MAKING MUSIC under the name Peter and the Wolf, Austin's Red Hunter plays rickety, intense, gothic folk backed by an orchestra of kids on scrap-metal percussion. It's haunted and weird, and not the kind of music big media generally latches onto. Still, Red was recently thrust into the mainstream limelight after the plans for his upcoming tour were announced. Instead of the traditional van or bus tour, Red and friends (Jana Hunter, no relation, and Ray Raposa of Castanets) are taking a 28-foot 1978 Southern Cross cutter rig down the East Coast's Atlantic Intracoastal Waterway, traveling a 1,200-mile stretch of canals, dams, and locks that run just inland of the Eastern Seaboard. The plan is to sail by day, dock in the evenings, and walk or taxi to nearby bars, where they'll play solo sets. (All of this will be filmed for a documentary released by Asthmatic Kitty, Castanets' record label.)

As soon as it became official, outlets like MTV, ABC News, and Newsweek were all over it, writing up the trip for its green-friendliness, talking big about smashing the tour band paradigm, and about fossil fuel conservation and alternative transportation.

The tour begins August 19 and goes until September 5. Between those dates, a good many of the shows are still unbooked. It's just one of those things; heavy on adventure, light on the constraining rules that cramp its spirit and style. This is a good way to go.

MERCURY: When I saw you guys in Austin it was you and a bunch of kids sitting along the edge of the stage, banging on things, tapping pieces of metal, playing without amps or mics. Talk about how you build a junk orchestra.

RED HUNTER: Ah yes, the divine orchestras of junk. In the beginning they happened at random, once for a show in Austin, then again when panhandling with friends in San Diego, and later at a show in Los Angeles. On this tour, they'll be very different in every town based on who's around that night, who enjoys waking up in the drunk tank, that sort of thing. I'm sure in most cities there'll be lots of clanking metal and tons of weirdoes, and then in others it'll just be me playing guitar and some 16-year-old kid with a pan.

What's up with this sailboat tour they're all talking about?

When I was a kid, my dad would go on six-month deployments with the Navy. He'd be gone so long we'd be strangers when he came back. We moved every year or so because of his job, too. As a result, the sea has completely affected my life. It's always in my dreams; it's in my blood. I've written lots of songs about returning to the sea, or running away to the sea, that sort of thing. I told Jana Hunter about touring by sailboat when it was just a daydream, and she actually went and found a way because she is that rad. It's going to be epic.
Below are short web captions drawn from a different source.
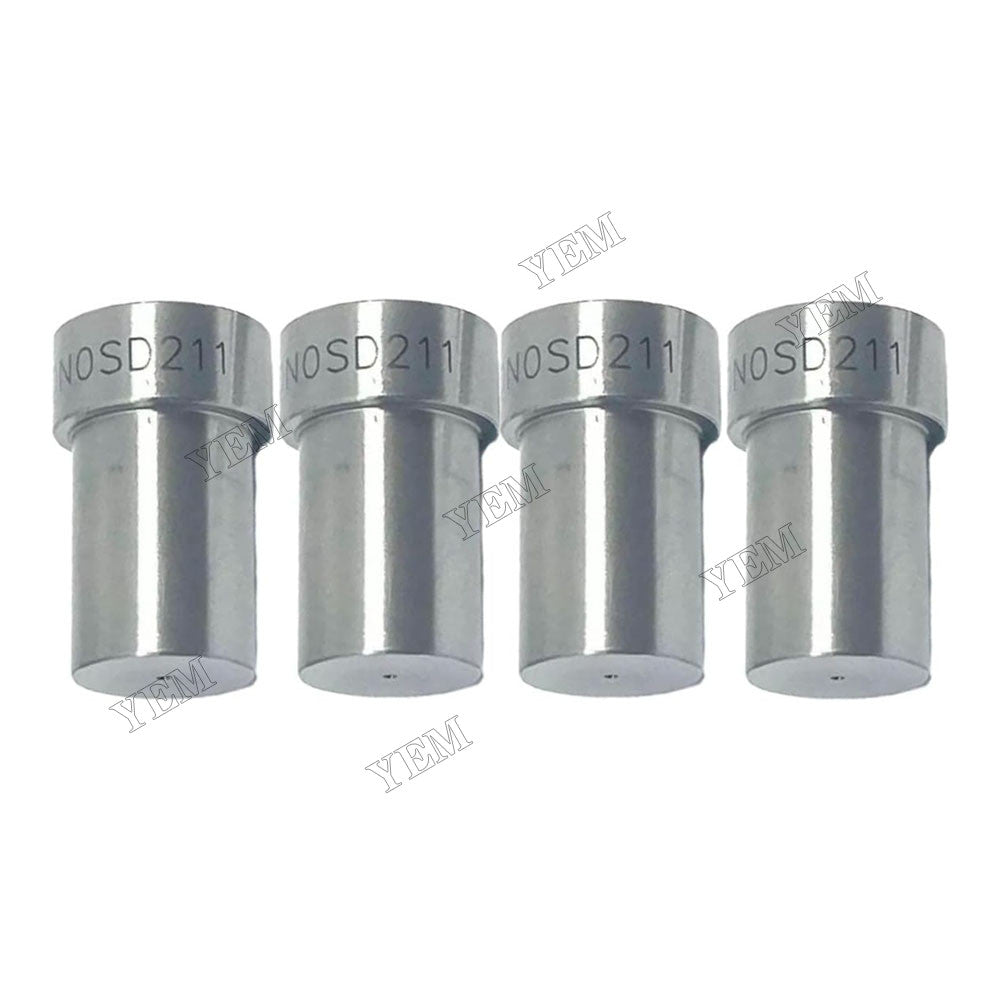 For Hatz D95 E75 E573 E780 Z782 Deutz FM414 FM417 Eicher EDK2 EDK2-12T 4 Pcs Fuel Injector Nozzle DN0SD21 For Deutz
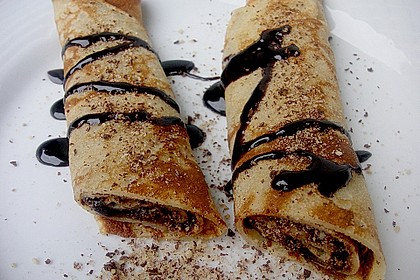 Weihnachtliche Eierkuchen mit Zimt 5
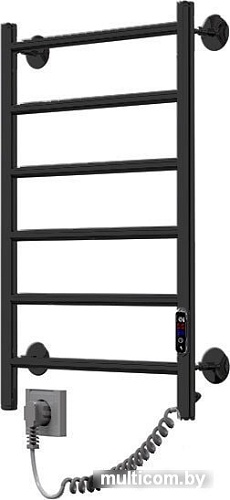 Полотенцесушитель ZorG Классика Гранд 50x80, 160 вт (К-ЖК панель, слева, черный)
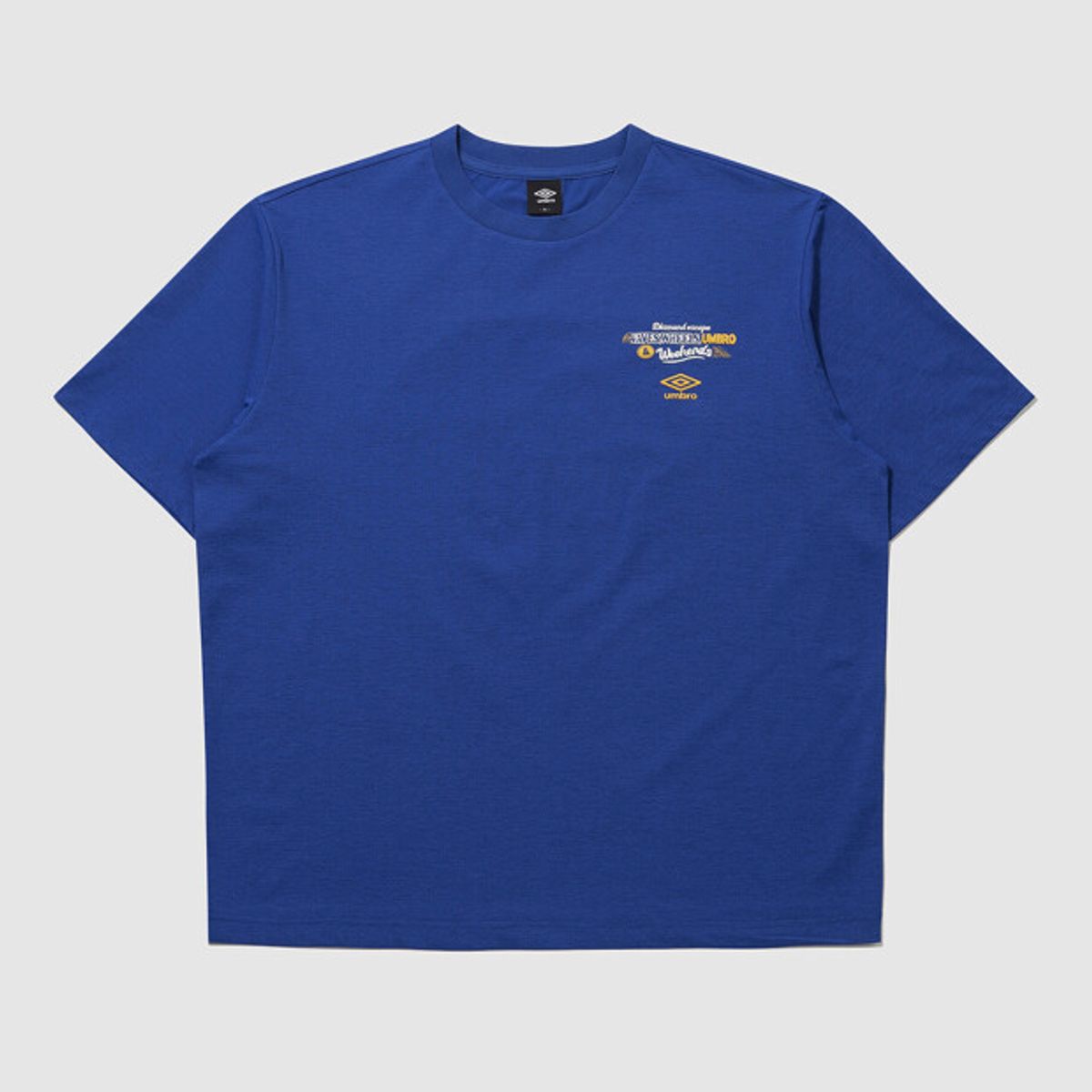엄브로(UMBRO) [QUICK-DRY] 다이아몬드 이스케이프 자동차 프레쉬 반팔 티셔츠  블루 UR223CRS59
Captain Dan (Daeta, AKA WFMU radio jock OCDJ) will take the helm, an escaped convict whose fingertips were sanded long ago to leave no prints. Castanets can read the stars like no other, and always knows which songs appease which gods. Jana Hunter will grace the ship's prow as our stone figurehead. And I will watch the sea. Always watching the sea. The white whale tasks me; yet he is but a mask.